Behind the railroad pass in the quiet backstreets of central Manchester, the Young Labour Party is in full swing and, rather fittingly, two check-shirted DJs are spinning out the greatest hits of 1994. Here, the weary, battle-worn young volunteers, envelope-stuffers, advisers, canvassers, councillors, hash-taggers, tweeters, bloggers and fiddlers have come to unwind after nine sweltering months on ever-more desperate and depressing campaign trails. The room is full of shirtsleeves, sleepy smiles, and the barest suggestion of sex as a hundred earnest men and women in their early twenties realise that for the first time in almost a year, there’s time to flirt.
Yesterday Ed Miliband spoke lavishly of Labour’s young people, and here they are. This is the “new generation” of whom so much is promised, whose task it is to revivify the party and move on from the more embarrassing losses of the New Labour project. Watching them giggle and slurp pink cider and shuffle to the strains of Salt-n-Pepa, one wants to yell: you’ve just suffered the greatest defeat the Labour Party has seen for a generation! Most of you aren’t even old enough to remember the last Tory government! The coalition is about to turn on the public sector with what Mehdi Hasan today called “fiscal sadism” — cutting for the sake of cutting — and your gang could be out of power for another ten years. Why on earth are you all so bloody happy?
Perhaps it’s because, as one young Labour blogger told me, “we don’t have to pretend any more”. There is certainly an atmosphere of relieved sincerity at this conference, with less naked ambition and jostling for ministerial internships and points on CVs. Perhaps now the young left can finally stop “schmoozing and gossiping about who went to dinner with whom” and get on with what it’s best at: rampant idealism.
Earlier this week, a prominent Labour figure commented that the party has been so caught up in campaigning that it has not yet come to terms with the profundity of its defeat. That may be true of the shadow cabinet, but it’s not the case for Labour’s “new generation”: these young people know exactly what has been lost, and why, and how badly. They are fully aware of the scale of New Labour’s defeat, and the atmosphere is exhilarated. “I think a lot of people are excited,” says Vince, who volunteered on Ed Miliband’s campaign. “The real fight is still to come, but we’ve dropped a lot of baggage, and it’s all a clean canvas now.”

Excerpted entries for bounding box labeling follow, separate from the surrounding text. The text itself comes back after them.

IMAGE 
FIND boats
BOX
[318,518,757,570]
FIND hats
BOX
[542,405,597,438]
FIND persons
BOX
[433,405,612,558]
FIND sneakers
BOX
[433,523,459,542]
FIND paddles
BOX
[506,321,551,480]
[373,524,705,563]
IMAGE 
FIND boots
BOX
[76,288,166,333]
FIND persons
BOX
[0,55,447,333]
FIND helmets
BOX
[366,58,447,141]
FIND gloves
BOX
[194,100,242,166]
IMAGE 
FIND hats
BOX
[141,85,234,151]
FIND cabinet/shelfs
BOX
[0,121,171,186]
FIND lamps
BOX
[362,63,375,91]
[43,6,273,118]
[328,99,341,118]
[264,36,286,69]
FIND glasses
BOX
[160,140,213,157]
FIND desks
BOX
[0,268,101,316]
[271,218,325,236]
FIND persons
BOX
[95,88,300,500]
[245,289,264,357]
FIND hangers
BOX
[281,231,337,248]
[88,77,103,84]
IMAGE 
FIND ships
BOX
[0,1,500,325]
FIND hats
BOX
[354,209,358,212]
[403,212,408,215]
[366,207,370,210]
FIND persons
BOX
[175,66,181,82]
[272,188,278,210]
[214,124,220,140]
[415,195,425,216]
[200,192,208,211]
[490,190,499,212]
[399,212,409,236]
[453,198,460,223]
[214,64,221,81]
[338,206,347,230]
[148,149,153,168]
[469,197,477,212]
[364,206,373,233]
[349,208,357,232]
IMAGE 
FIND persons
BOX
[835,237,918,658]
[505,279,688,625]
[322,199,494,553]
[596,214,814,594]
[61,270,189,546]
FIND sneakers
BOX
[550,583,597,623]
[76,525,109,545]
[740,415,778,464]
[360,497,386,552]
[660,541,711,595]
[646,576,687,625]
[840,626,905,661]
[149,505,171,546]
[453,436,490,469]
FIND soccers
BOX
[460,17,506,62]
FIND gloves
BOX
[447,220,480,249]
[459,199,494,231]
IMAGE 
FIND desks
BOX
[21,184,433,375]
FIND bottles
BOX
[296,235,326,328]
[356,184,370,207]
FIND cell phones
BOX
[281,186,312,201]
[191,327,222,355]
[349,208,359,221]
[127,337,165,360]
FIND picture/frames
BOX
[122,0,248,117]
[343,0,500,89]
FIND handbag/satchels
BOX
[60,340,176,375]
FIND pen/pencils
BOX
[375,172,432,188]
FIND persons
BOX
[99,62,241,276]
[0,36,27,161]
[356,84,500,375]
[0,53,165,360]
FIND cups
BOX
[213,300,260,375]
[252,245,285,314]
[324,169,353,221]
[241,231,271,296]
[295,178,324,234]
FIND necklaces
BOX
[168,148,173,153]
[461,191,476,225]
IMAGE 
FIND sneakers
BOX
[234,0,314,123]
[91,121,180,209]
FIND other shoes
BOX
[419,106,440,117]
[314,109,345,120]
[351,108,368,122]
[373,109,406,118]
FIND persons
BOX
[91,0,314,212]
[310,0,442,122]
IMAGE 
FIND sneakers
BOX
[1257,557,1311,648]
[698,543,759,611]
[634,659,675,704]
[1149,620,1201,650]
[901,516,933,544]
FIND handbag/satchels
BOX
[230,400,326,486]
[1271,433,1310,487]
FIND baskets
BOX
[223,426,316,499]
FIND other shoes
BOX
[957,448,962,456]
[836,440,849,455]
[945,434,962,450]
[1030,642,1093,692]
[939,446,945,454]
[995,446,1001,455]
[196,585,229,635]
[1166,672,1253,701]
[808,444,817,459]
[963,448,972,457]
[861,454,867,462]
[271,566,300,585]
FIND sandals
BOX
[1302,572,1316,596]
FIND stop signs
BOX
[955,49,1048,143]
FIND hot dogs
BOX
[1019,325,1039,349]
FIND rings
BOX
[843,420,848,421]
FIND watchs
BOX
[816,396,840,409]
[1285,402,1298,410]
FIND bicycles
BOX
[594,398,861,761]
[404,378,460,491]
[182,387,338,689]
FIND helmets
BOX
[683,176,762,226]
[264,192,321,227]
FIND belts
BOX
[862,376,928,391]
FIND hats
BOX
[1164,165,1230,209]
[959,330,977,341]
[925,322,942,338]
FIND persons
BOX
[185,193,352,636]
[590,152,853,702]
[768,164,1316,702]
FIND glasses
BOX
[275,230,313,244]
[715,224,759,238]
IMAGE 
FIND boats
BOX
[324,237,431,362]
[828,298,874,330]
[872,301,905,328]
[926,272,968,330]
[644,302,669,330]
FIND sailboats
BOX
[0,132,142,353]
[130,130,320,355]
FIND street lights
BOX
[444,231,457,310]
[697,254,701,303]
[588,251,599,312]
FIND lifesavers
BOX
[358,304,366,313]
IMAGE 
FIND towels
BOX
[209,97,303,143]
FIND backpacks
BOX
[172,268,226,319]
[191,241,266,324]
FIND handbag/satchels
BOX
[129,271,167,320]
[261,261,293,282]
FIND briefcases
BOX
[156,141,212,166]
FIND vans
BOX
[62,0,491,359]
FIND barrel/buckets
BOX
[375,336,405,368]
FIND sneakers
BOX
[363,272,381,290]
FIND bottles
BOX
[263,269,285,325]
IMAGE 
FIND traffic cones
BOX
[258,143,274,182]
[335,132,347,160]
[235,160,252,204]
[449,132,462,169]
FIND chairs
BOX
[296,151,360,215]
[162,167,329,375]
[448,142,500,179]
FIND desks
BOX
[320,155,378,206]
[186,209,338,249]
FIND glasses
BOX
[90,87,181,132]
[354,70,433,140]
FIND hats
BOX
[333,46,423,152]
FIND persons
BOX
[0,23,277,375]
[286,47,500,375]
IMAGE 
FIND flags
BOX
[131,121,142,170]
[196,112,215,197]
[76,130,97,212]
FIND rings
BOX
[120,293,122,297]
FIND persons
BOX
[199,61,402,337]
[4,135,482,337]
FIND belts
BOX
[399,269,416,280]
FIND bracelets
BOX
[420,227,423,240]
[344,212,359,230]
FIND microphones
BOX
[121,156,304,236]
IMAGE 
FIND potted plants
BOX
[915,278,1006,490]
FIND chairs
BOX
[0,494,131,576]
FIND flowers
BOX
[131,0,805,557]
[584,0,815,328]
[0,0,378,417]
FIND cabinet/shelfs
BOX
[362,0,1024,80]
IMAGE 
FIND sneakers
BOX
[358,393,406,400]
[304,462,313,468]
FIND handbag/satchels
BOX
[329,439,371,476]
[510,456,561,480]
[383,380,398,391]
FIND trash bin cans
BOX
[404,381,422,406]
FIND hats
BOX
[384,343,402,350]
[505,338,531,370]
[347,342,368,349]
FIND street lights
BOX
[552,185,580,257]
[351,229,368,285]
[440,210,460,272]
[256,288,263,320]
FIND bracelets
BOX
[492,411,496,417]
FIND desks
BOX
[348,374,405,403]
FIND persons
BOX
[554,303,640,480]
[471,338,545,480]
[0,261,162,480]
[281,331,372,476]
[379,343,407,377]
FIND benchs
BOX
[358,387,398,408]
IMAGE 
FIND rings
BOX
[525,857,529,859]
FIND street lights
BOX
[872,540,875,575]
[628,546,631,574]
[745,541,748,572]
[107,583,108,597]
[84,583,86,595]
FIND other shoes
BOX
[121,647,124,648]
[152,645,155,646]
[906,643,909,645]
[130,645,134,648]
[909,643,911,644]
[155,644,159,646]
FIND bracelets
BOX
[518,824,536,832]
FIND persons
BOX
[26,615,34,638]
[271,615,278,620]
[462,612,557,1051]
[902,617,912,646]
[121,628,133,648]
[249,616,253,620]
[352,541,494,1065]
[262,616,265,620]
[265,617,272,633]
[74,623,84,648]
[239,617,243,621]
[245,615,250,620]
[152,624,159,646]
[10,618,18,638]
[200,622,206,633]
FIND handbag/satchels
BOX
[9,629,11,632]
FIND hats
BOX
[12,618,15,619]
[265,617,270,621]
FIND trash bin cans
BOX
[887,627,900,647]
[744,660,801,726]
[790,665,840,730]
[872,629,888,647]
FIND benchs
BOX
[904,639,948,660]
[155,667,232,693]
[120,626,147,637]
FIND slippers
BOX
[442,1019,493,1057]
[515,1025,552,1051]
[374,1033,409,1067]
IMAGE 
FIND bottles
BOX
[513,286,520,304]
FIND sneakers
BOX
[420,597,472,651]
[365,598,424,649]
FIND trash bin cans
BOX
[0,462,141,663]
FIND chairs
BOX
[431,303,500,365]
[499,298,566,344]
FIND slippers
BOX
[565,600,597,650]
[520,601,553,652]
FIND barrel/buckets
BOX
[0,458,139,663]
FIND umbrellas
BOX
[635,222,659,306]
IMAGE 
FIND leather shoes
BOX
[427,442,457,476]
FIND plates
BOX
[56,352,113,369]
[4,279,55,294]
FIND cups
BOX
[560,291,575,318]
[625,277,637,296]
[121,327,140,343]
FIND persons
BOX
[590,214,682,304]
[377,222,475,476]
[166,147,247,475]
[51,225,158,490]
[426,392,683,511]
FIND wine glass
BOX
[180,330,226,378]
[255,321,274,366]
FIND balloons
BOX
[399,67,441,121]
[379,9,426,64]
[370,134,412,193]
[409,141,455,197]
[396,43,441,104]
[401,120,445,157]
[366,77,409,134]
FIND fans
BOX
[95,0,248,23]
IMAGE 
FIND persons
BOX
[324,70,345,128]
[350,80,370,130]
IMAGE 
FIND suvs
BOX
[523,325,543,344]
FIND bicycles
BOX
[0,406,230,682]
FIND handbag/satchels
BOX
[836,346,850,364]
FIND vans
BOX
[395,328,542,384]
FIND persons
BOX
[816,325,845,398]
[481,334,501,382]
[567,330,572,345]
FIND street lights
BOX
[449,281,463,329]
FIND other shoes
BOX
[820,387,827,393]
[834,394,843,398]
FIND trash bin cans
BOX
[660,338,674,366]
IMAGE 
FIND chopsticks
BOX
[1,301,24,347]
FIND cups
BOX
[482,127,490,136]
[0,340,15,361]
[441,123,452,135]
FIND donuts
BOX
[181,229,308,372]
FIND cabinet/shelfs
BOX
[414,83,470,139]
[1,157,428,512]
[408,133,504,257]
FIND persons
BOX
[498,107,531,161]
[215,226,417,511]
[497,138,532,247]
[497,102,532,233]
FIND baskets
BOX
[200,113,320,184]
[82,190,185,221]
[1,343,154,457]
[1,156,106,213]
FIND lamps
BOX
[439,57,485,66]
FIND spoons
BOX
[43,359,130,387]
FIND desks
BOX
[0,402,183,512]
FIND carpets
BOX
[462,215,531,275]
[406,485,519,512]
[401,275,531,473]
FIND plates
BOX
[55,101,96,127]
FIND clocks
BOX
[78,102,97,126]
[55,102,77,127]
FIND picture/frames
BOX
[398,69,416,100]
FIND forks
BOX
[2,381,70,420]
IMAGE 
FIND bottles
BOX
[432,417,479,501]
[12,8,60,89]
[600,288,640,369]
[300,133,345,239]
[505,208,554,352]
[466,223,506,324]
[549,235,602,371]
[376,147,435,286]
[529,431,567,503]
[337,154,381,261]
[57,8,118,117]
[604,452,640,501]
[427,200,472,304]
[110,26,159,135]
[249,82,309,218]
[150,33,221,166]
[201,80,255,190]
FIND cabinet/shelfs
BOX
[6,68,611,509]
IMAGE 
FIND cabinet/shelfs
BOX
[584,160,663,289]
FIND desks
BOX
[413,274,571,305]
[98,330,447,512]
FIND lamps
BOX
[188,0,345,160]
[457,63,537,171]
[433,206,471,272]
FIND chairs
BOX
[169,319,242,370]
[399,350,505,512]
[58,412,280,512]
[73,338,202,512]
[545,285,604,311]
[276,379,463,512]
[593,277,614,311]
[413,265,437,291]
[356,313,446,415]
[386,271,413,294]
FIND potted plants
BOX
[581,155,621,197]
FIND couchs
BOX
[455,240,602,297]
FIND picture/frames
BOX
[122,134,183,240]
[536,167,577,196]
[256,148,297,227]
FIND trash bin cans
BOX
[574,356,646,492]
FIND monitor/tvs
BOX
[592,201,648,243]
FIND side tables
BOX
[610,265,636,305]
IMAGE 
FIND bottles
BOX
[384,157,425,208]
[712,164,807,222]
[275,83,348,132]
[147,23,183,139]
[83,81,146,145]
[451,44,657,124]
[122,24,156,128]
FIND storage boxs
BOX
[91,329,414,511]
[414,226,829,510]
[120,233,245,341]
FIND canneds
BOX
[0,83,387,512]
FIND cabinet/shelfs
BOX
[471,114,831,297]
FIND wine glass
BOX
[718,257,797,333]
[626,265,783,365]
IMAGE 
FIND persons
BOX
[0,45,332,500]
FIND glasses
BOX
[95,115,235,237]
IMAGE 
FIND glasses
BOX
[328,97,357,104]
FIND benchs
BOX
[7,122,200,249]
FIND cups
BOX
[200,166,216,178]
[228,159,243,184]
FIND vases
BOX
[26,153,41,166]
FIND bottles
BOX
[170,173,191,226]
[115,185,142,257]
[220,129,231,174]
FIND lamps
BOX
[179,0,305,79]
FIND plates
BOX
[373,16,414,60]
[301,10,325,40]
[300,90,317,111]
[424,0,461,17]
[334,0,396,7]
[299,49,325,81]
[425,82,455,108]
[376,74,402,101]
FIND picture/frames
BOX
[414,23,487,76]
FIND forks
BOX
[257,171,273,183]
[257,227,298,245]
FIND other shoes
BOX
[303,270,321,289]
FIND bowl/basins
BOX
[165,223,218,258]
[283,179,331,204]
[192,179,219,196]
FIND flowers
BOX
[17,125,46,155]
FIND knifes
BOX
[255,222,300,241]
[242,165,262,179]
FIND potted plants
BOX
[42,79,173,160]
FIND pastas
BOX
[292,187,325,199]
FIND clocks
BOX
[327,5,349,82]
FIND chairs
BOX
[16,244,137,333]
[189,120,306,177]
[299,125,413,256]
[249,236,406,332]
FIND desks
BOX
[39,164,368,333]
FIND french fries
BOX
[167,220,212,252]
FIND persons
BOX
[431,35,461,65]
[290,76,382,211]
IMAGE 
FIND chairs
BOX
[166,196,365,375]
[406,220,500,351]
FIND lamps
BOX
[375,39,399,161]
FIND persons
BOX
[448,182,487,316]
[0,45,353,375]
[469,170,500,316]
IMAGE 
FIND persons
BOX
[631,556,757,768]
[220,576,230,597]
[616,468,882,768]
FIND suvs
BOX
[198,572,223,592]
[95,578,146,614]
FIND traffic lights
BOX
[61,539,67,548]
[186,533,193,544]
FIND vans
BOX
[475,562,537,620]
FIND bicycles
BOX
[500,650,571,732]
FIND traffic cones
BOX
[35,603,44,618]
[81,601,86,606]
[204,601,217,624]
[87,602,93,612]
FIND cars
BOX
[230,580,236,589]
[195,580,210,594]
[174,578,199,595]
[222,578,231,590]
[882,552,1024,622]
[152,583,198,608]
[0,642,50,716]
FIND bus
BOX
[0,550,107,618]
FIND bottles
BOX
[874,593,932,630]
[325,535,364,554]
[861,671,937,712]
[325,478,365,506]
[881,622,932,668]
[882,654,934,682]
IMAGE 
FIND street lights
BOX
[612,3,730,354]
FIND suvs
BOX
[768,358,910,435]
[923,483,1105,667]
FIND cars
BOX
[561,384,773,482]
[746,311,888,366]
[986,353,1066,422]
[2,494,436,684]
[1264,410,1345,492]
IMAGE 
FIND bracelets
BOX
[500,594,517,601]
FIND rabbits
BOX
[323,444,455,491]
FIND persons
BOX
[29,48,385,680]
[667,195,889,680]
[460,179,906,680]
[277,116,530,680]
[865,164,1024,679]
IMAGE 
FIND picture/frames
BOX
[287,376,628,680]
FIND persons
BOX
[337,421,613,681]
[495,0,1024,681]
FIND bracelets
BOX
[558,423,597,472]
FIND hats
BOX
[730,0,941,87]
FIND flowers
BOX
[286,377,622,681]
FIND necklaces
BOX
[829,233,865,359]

For my generation, remember, New Labour is overwhelmingly associated with betrayal, hypocrisy and disappointment. Despite the Ace of Base pumping out of the sound system, most of us are far too young to remember the true horror of the Thatcher years, or even the elation of 1997. Instead, we remember top-up fees, civil-liberties crackdowns, the crash of 2008 and the Iraq invasion.
“As part of a generation who have grown up under New Labour, turning the page on old orthodoxies couldn’t come soon enough,” says Sam Tarry, the National Chair of Young Labour. “Ed Miliband’s campaign really connected with the next generation of party members — his willingness to listen and move on mobilised young activists to get involved in a big way. With many of the new young MPs backing Ed Miliband, too, this could signal a re-imagining of the party at the grassroots, with more focus on setting out a credible economic alternative.”
Labour’s new cohort knows what it’s like to lose. We are, after all, the lost generation. We don’t expect our dreams and ideals to be realised without a fight, and we don’t expect much help from the grown-ups. There is a profound sense at this party conference that the elder generation of Labour statespeople has failed us, and that the time for deference is finally done. “Young Labour is buzzing with ideas, enthusiasm and anticipation of what can be achieved following this conference,” said Tarry. With the politicians who saddled us with debt, tanked the economy and took us into Iraq shuffling off into the twilight, one thing’s certain: it’s our turn now.